Wildfire and use of the land as forage for herd animals strengthens rather than weakens a healthy, intact prairie grassland.[19]

...the prairie had two strings to its bow. Fires thinned its grasses, but they thickened its stand of leguminous herbs; prairie clover, bush clover, wild bean, vetch, lead-plant, trefoil, and Baptisia, each carrying its own bacteria housed in nodules on its rootlets. Each nodule pumped nitrogen out of the air into the plant, and then ultimately into the soil. Thus the prairie savings bank took in more nitrogen from its legumes than it paid out to its fires. That the prairie is rich is known to the humblest deermouse; why the prairie is rich is a question seldom asked in all the still lapse of ages.[19]

— Aldo Leopold, 1942

Native plant persistence in cemetery prairies is highly variable, as one 1970s-era survey of Illinois and Indiana prairie cemeteries detailed:[20] "In each cemetery, certain prairie indicator species were sought, especially the warm-season grasses, such as big bluestem (Andropogon gerardii Vitman) and Indian grass (Sorghastrum nutans (L.) Nash). These grasses often persisted around tombstones and in fence rows, even in those cemeteries which had been heavily mowed. In many cases, the entire cemetery was still prairie. In others, prairie vegetation was to be found only in relatively undisturbed sections, such as areas along the perimeter."

◆ Spatial grounding data
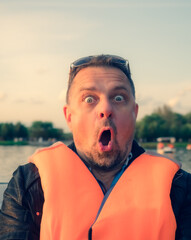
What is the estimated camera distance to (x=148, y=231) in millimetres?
1829

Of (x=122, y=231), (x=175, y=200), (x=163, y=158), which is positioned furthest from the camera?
(x=163, y=158)

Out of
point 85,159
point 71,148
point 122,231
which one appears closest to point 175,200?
point 122,231

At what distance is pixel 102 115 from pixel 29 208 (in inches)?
26.5

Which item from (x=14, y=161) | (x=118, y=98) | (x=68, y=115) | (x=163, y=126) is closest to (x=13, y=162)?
(x=14, y=161)

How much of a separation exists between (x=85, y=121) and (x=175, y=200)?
0.68 meters

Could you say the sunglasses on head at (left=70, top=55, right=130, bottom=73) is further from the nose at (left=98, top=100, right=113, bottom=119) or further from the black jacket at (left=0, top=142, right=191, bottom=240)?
the black jacket at (left=0, top=142, right=191, bottom=240)

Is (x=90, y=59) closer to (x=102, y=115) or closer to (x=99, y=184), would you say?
(x=102, y=115)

◆ WHAT THE TASK ASKS
Name every leguminous herb that, according to the prairie text, fires caused to grow thicker. None of the work here depends on the rows.

◆ RESULT OF THIS TASK
Prairie clover, bush clover, wild bean, vetch, lead-plant, trefoil, and Baptisia.